EXERCISE REQUIREMENTS:
A: Output a verbatim passage from the Sagalassos article, starting at the words "By Paul Rincon" and ending after "death in 180AD.".
B: Decide whether each statement agrees with the Sagalassos article: (i) The cross-shaped room at the baths measures 1,250 sq m. (ii) Marcus Aurelius reigned until 190AD. (iii) Last year the team found fragments of a statue of Hadrian. For each, answer yes or no and quote the deciding words.
C: Translate this sentence from the Sagalassos article into Spanish: "Fragments of the statue were unearthed at the ancient city of Sagalassos."

TEXT EXCERPT:
By Paul Rincon
Science reporter, BBC News
Parts of a giant, exquisitely carved marble sculpture depicting the Roman emperor Marcus Aurelius have been found at an archaeological site in Turkey.
Fragments of the statue were unearthed at the ancient city of Sagalassos.
So far the statue's head, right arm and leg parts have been discovered, high in the mountains of southern Turkey.
Marcus Aurelius was portrayed by Richard Harris in the Oscar-winning 2000 film Gladiator and was one of the so-called "Five Good Emperors".
He reigned from 161AD until his death in 180AD.
In addition to his deeds as emperor, Marcus Aurelius is remembered for his writings, and is considered one of the foremost Stoic philosophers.
The partial statue was unearthed in the largest room at Sagalassos's Roman baths.
The cross-shaped room measures 1,250 sq m (13,500 sq ft), is covered in mosaics and was probably used as a frigidarium - a room with a cold pool which Romans could sink into after a hot bath.
It was partially destroyed in an earthquake between 540AD and 620AD, filling the room with rubble. Archaeologists have been excavating the frigidarium for the past 12 years.
The dig is part of wider excavations at the ruined city, which was once an important regional centre.
Last year, the team led by Prof Marc Waelkens, from the Catholic University of Leuven in Belgium, uncovered fragments of a colossal marble statue of the emperor Hadrian in the rubble.
This month, the researchers found a huge head and arm belonging to Faustina the Elder - wife of the emperor Antoninus Pius.
Archaeologists now think the room hosted a gallery of sculptures depicting the "Antonine dynasty" - rulers of Spanish origin who presided over the Roman Empire during the second century AD.
Early on 20 August, a huge pair of marble lower legs, broken just above the knee, turned up in the debris.

(Collected data entries)

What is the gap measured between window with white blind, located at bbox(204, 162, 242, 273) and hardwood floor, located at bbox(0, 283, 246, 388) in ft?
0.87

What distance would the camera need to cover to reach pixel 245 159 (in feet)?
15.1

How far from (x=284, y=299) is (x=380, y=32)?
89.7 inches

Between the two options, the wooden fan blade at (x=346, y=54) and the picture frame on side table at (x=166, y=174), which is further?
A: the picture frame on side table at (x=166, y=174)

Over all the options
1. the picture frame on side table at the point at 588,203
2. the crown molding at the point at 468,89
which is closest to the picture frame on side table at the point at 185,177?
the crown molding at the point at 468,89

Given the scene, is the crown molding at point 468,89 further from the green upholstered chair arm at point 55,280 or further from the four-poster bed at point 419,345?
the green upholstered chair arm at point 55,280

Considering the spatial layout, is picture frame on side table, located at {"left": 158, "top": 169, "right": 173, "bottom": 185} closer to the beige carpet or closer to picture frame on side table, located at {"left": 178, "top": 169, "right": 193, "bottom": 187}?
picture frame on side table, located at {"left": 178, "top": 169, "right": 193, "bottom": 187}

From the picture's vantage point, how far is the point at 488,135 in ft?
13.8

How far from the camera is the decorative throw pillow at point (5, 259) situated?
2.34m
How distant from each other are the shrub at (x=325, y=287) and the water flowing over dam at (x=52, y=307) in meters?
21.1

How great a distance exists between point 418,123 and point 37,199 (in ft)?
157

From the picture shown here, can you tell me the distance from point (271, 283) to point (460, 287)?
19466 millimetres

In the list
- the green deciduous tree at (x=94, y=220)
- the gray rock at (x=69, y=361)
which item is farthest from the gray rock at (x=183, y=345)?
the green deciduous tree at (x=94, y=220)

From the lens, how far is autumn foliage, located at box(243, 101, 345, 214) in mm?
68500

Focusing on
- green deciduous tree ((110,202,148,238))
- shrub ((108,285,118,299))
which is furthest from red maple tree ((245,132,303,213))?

SOLUTIONS BELOW:
A:
By Paul Rincon
Science reporter, BBC News
Parts of a giant, exquisitely carved marble sculpture depicting the Roman emperor Marcus Aurelius have been found at an archaeological site in Turkey.
Fragments of the statue were unearthed at the ancient city of Sagalassos.
So far the statue's head, right arm and leg parts have been discovered, high in the mountains of southern Turkey.
Marcus Aurelius was portrayed by Richard Harris in the Oscar-winning 2000 film Gladiator and was one of the so-called "Five Good Emperors".
He reigned from 161AD until his death in 180AD.

B:
(i) Yes: "The cross-shaped room measures 1,250 sq m (13,500 sq ft)"
(ii) No: "He reigned from 161AD until his death in 180AD."
(iii) Yes: "Last year, the team led by Prof Marc Waelkens, from the Catholic University of Leuven in Belgium, uncovered fragments of a colossal marble statue of the emperor Hadrian in the rubble."

C: Se desenterraron fragmentos de la estatua en la antigua ciudad de Sagalassos.